Experimental Evolution Induced by Maternal Post-copulatory Factors in Drosophila
- PMID: 39570491
- DOI: 10.1007/s10519-024-10206-w
Experimental Evolution Induced by Maternal Post-copulatory Factors in Drosophila
Abstract
Experimental evolution is a powerful approach to study the mechanisms underlying the adaptation of selected characters under the conditions chosen in the laboratory. Drosophila melanogaster is a species frequently used to investigate the experimental evolution of characters, especially those related to reproduction. Recent intra-generational studies showed that cis-vaccenyl acetate (cVa), a sex pheromone transferred with bacteria on eggs by females either 1 day (D1) or 5 days (D5) after copulation, differentially affected the behavior and pheromone release in adult males emerging from these eggs. Here, we extended this finding to determine whether this alternative egg exposure repeated over many generations could affect a larger set of reproduction-related characters in both sexes. To test the repetitive effects of maternal D1 or D5 post-copulatory factors, we carried out an experimental selection procedure consisting of exposing eggs during 40 successive generations to D1 or D5 maternal post-copulatory factors. We compared cVa and cuticular pheromones, courtship and mating behaviors, and fecundity at different generations in flies of D1 and D5 lines. Based on findings obtained at earlier generations, we also determined survival, bacterial composition and gene expression in adults. Some of these complex traits significantly diverged between D1 and D5 lines indicating that maternal post-copulatory factors transmitted to eggs can influence adult life history traits.

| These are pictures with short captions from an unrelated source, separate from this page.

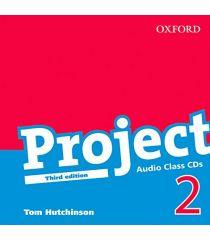 Project 3E Level 2 Class Audio CDs (2)- REDUCERE 50%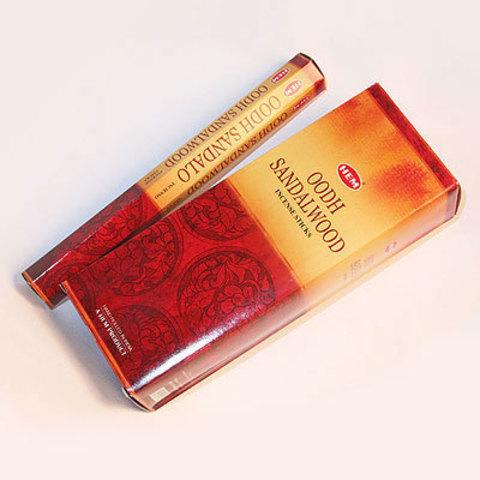 Благовония HEM Hexa OODH-SANDALWOOD аромапалочки Сандал с агаром  , 20 г (20 ароматических палочек)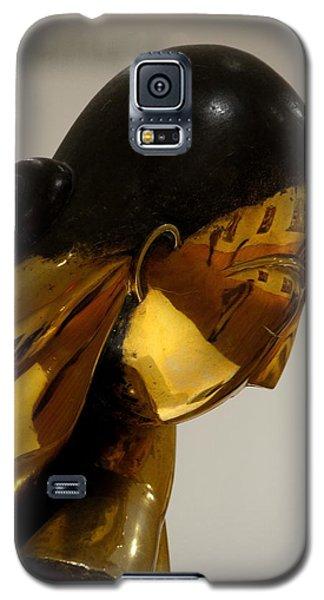 Self-portraits In Brancusi Galaxy S5 Case by Steven Richman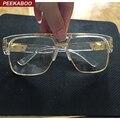Peekaboo nova moda de ouro de grandes dimensões claras óculos de armação quadrados armações para óculos de marca designer de alta qualidade do sexo feminino masculino grande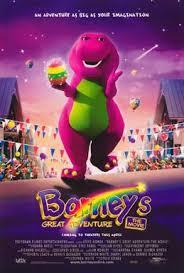 Barney's Great Adventure - Wikipedia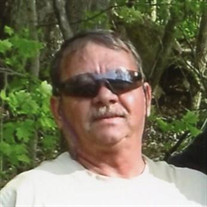 Ricky Lee Sparks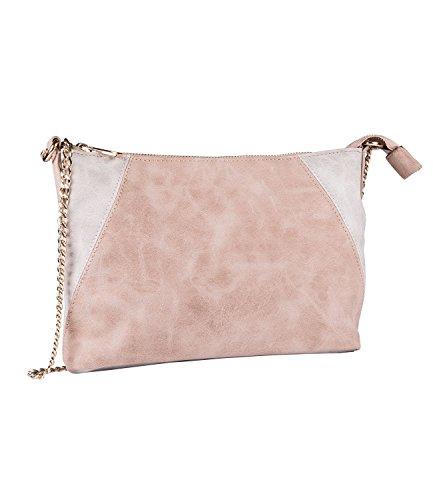 SIX Tasche, kleine Umhängetasche, Schultertasche, beige grau, mit langem Kettenriemen (726-172)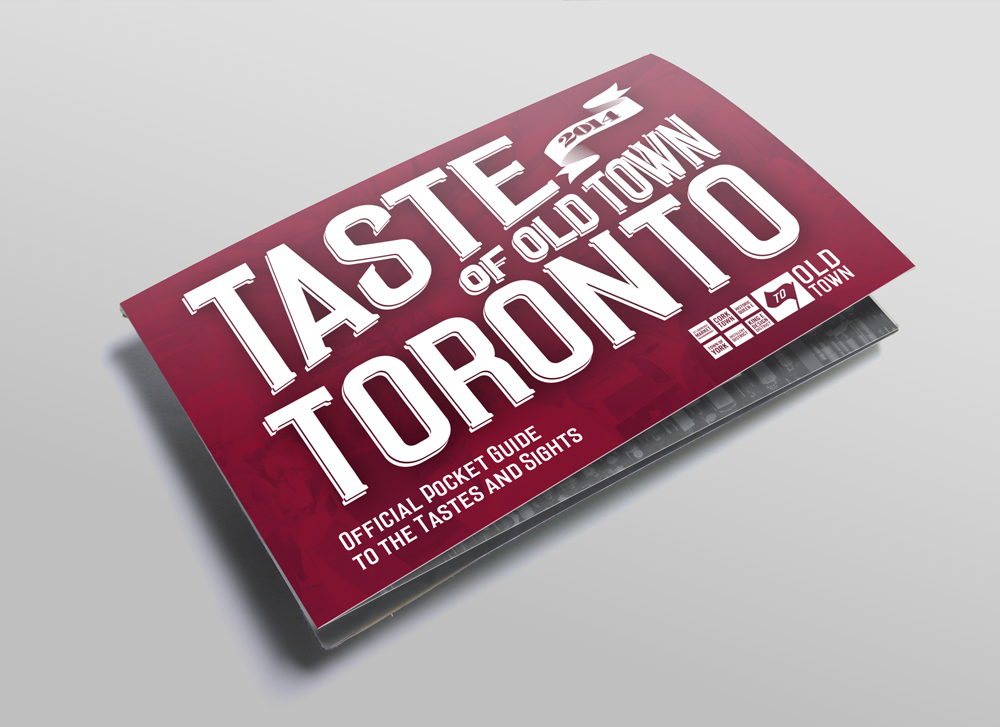 Taste of Old Town Toronto Restaurant Listing Map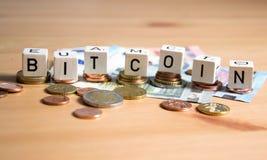 Bitcoin 图库摄影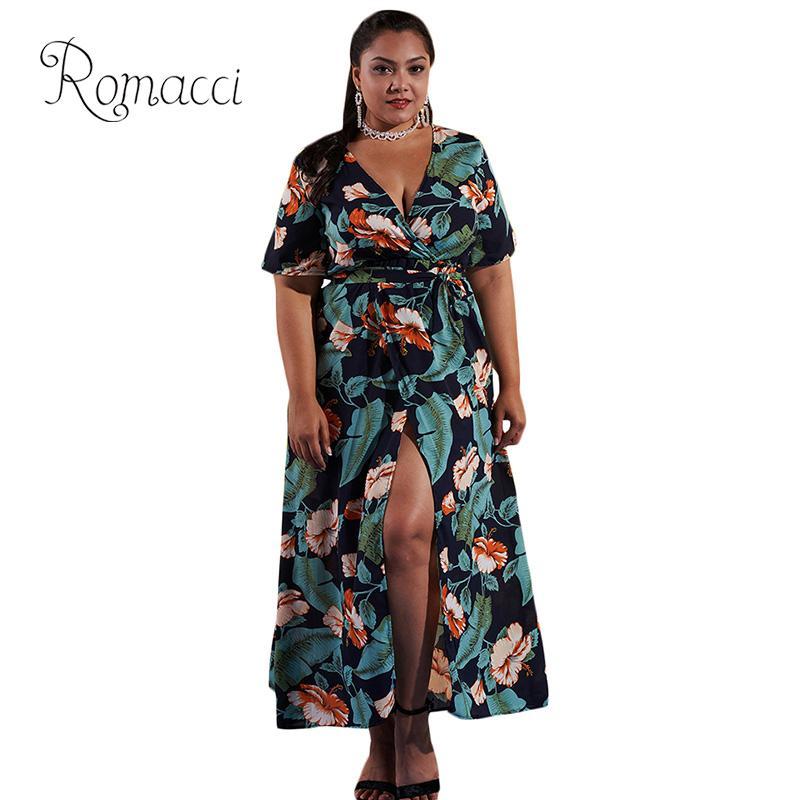67fc283683f Romacci Women Plus Size Long Dress Floral Print Plunge V-Neck High Split  Bohemian Dress
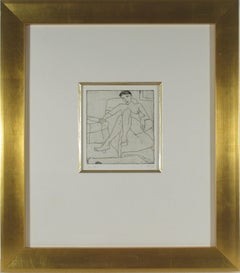 """""""Seated Female Nude #34"""" from the suite """"41 Etchings and Drypoints"""""""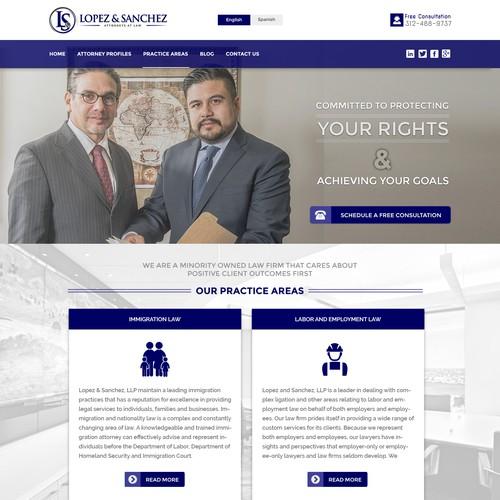 Attorney Lawyer HomePage Design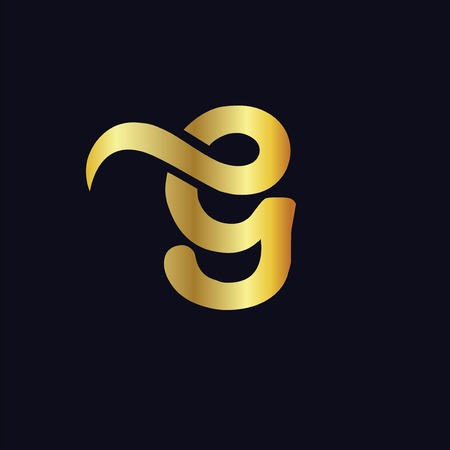 e g initial letter gold logo icon vector Logó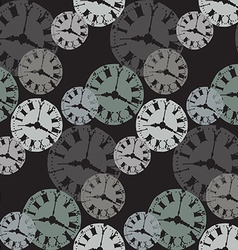 Seamless Watch Pattern3 vector image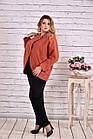 Кашемірове пальто жіноче вкорочене теракотове великий розмір 42-74. Т0640-1, фото 2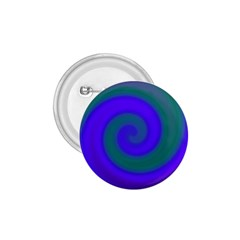 Swirl Green Blue Abstract 1 75  Buttons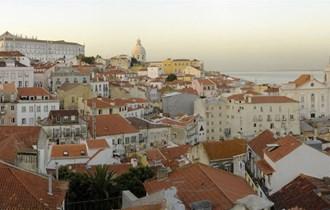 Putovanje u Portugal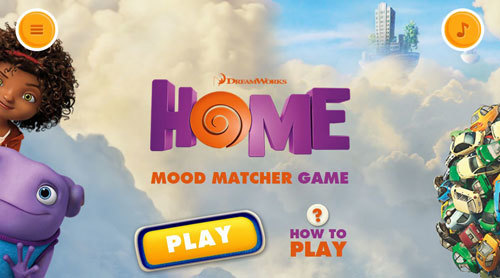 Play the Moodmatcher Game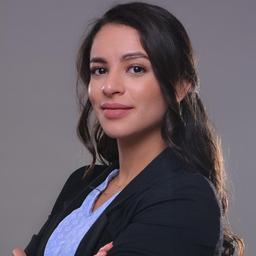 Sahra Aabbada Mimun's profile picture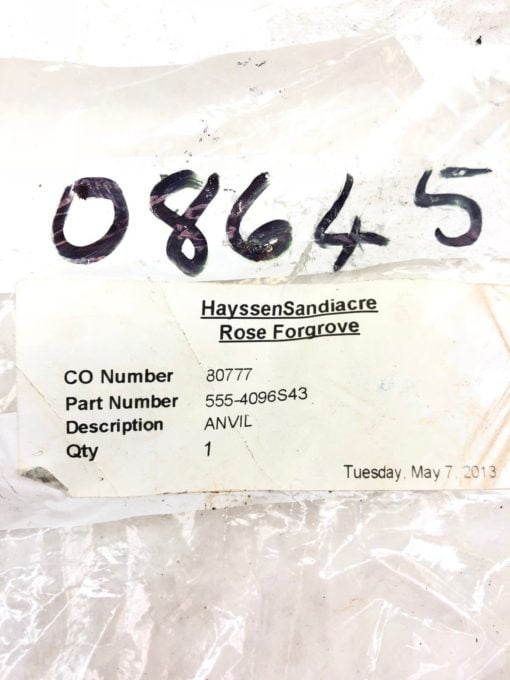 NEW ROSE FORGROVE 555-4096S43 ANVIL, BLADE 555-4096-S43, FAST SHIP! (H350) 2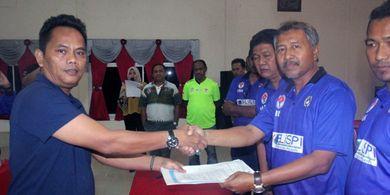 Liga BOLA-BLiSPI - Tim Juara Tidak Perlu Biaya Tampil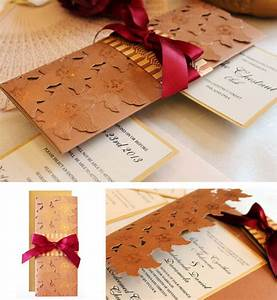 the traditional wedding invitations design With xhosa traditional wedding invitations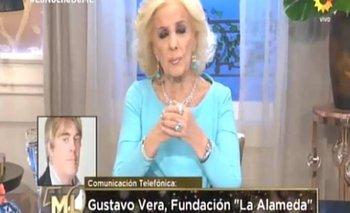 El descargo de Gustavo Vera contra Natacha Jaitt en el programa de Legrand | Gustavo vera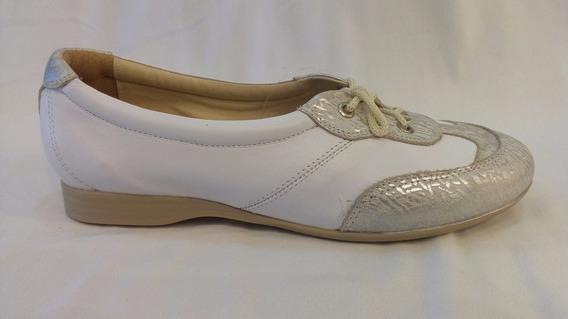 Zapato Cuero Combinado Con Cordon Art 420. Marca Alen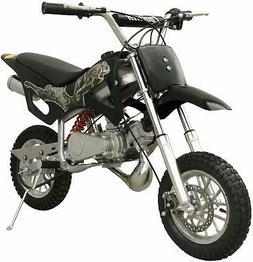49CC Black 2-Stroke Gas Power Mini Pocket Dirt Bike Dirt Off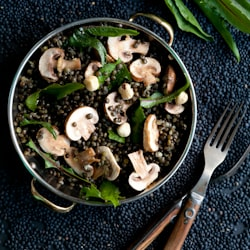 Black Lentil and Mushroom Salad
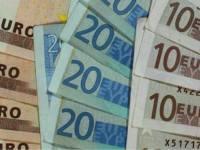 Euro a scăzut la 4,585 lei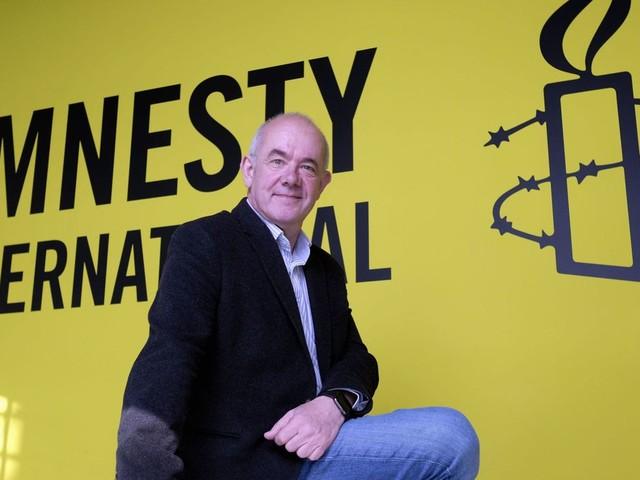 """Philippe Hensmans, Amnesty International: """"En Belgique, il y a plus de victimes de féminicides que de terrorisme"""""""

Keywords: 7, 11-Heptacosadiene; 7-Pentacosene; 7-Tricosene; Detoxification; Immunity; Pheromone transfer; RNAseq.
© 2024. The Author(s), under exclusive licence to Springer Science+Business Media, LLC, part of Springer Nature.
Conflict of interest statement
Declarations. Conflict of interest: None of the authors has a conflict of interest. Human and Animal Rights and Informed Consent: This article does not contain any studies with human or animal subjects performed by any of the authors.